As Walt has explained before in "Hijab, niqab, burqa -- what's the difference?", the hijab -- as shown here -- is the basic or minimum headcovering for a modest Muslim woman. Head hair is considered more private than, errr, other hair. I guess. Add a veil over the forehead and face, and you've got a niqab. Cover everything up, and that's the burqa. But the hijab is the minimum.
If you're a Muslim woman, having your head and hair suddenly uncovered would be shocking, shameful and stressful. Especially if you're a convert, as is Susann Bashir, a former resident of Kansas City, now en route to Anchorage with $5 million in her pocket (potentially), thanks to a jury that awarded her that sum (and more) in a lawsuit she brought against AT&T.
According to her claim, Ms Bashir had worked as a fibre optics network builder at AT&T’s Kansas City plant for ten years before being fired.

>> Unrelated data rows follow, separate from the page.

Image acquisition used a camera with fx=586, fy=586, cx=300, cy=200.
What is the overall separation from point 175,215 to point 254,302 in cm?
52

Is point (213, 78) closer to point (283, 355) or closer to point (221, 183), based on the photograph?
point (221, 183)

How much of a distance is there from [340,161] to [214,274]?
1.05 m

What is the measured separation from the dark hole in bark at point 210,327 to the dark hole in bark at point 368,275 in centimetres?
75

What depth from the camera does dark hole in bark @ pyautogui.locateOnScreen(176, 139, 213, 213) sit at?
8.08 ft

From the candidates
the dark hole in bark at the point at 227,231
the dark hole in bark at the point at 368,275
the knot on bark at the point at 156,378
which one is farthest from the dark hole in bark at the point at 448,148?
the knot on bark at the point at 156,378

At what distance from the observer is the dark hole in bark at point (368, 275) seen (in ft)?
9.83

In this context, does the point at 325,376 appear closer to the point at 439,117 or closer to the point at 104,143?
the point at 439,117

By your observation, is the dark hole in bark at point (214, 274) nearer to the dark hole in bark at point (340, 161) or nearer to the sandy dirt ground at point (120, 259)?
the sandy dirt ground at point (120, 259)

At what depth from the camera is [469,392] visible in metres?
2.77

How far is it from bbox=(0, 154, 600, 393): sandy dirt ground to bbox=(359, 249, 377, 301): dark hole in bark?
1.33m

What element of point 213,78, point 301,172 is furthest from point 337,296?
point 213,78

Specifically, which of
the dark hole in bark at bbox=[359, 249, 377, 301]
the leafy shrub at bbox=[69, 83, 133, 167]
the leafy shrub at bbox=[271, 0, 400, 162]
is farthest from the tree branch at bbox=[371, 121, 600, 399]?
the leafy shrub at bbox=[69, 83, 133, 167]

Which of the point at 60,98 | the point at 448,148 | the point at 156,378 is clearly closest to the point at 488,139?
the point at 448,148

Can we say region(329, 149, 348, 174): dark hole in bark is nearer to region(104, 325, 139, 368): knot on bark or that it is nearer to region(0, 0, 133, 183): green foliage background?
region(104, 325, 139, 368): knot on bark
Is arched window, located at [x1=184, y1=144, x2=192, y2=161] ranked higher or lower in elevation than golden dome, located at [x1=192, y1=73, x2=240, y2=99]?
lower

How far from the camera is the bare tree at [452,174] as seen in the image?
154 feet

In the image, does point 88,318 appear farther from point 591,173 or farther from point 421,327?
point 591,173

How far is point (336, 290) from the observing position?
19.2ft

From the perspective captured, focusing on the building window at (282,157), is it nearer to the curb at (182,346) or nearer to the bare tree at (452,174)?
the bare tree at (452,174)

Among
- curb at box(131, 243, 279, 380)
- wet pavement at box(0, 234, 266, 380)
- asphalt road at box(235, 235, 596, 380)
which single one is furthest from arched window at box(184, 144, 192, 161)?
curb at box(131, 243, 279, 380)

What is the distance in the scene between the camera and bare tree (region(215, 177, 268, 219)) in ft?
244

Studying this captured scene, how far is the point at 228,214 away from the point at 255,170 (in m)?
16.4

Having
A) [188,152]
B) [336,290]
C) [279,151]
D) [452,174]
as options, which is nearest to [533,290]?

Sadly, almost immediately after she converted to Islam in 2005, the workplace environment became hostile. Ms Bashir claimed she endured religious discrimination nearly every day of her last three years at ATT. For example, she was called a "towelhead" and a "terrorist", and was asked if she was going to blow up the building.
What really hurt though, she said, was her co-workers referring to her hijab as "that thing on her head". "I was shocked," she told the Kansas City Star. "I thought, what is going on? Nobody ever cared what I wore before. Nobody ever cared what religion I was before."
Everything came to a head [Watch it! Ed.] in 2008 when her boss snatched her hijab, exposing her hair. This was after she filed a complaint with the Equal Employment Opportunity Commission. The EEOC duly launched an investigation, her co-workers got angry, and that led to the final encounter with her boss.
Ms Bashir then asked that her boss be removed or that she be transferred, but neither happened. Thus she became so stressed out, according to her claim, that she was unable to work for, errr, nine months, after which she was fired for some reason.
AT&T says it disagrees with the verdict and will be appealing. [As if AT&T could ever be appealing! Ed.]
Footnote: Ms Bashir is unlikely to collect the entire $5 million in punitive damages, as Missouri law caps such awards at five times the actual damages, which in this case amounted to just over $120,000. So that's about 600 large for Ms Bashir. Plus costs, of course. Better than winning the lottery, says Walt!